In 1888, Mr. Bondurant expanded into the feed, grain and cattle business. After his marriage to Ollie Teater, he filed upon a claim that his wife had filed upon, northeast of Ness City, and began raising stock on an extensive scale. The two of them developed a farm of 1100 acres. At that point, he also entered the elevator business and bought one in Ransom and one in Ness City. (The elevator in Ransom belonged to a gentleman whose son had been killed on the truck dump. He was anxious to sell it.)

The D.E. Bondurant children were Chester, who interrupted his college studies at KS Agricultural College (Kansas State) in order to enter officers' training; later, graduating; Fayne, a graduate of Kansas State; and Rita, a graduate of Kansas State.

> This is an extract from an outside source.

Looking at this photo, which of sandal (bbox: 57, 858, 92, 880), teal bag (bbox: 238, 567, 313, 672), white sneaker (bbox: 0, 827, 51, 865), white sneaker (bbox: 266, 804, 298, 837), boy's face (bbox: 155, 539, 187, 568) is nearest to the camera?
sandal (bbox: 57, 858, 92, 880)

At this time, D.E. financed a grain elevator at Laird for his son, Chester, (C.D. Bondurant Grain Co.), who by now was married to Melba Horchem. Chester died in 1941. Fayne had married Ernest Gantz. They owned and operated the Big White Cafe' in Ness City for many years. their children were Bob and Jack. (The Big White Cafe' was on the east side of Pennsylvania Ave). Rita had married G.A. Holloway and would live her late years in Dallas, Texas. They had one son, Gordon.

Ernest Gantz died in 1935, from the lingering effects of a car accident. Fayne closed The Big White Cafe' and went back to the elevator to help her dad, who died in 1943. she continued in the grain business until her death in 1971. Eventually, the grain company was operated as a partnership between Bob and Jack. After Jack's sudden death in 1977, the company was incorporated.

Out of respect for the grandfather who had started it all, and because of the respect the company holds in the grain trade, when D.E. Bondurant Grain Company was incorporated, it was decided to keep the Bondurant name. D.E. Bondurant Grain Co. is recognized as one of the oldest continually operated private grain companies in the U.S.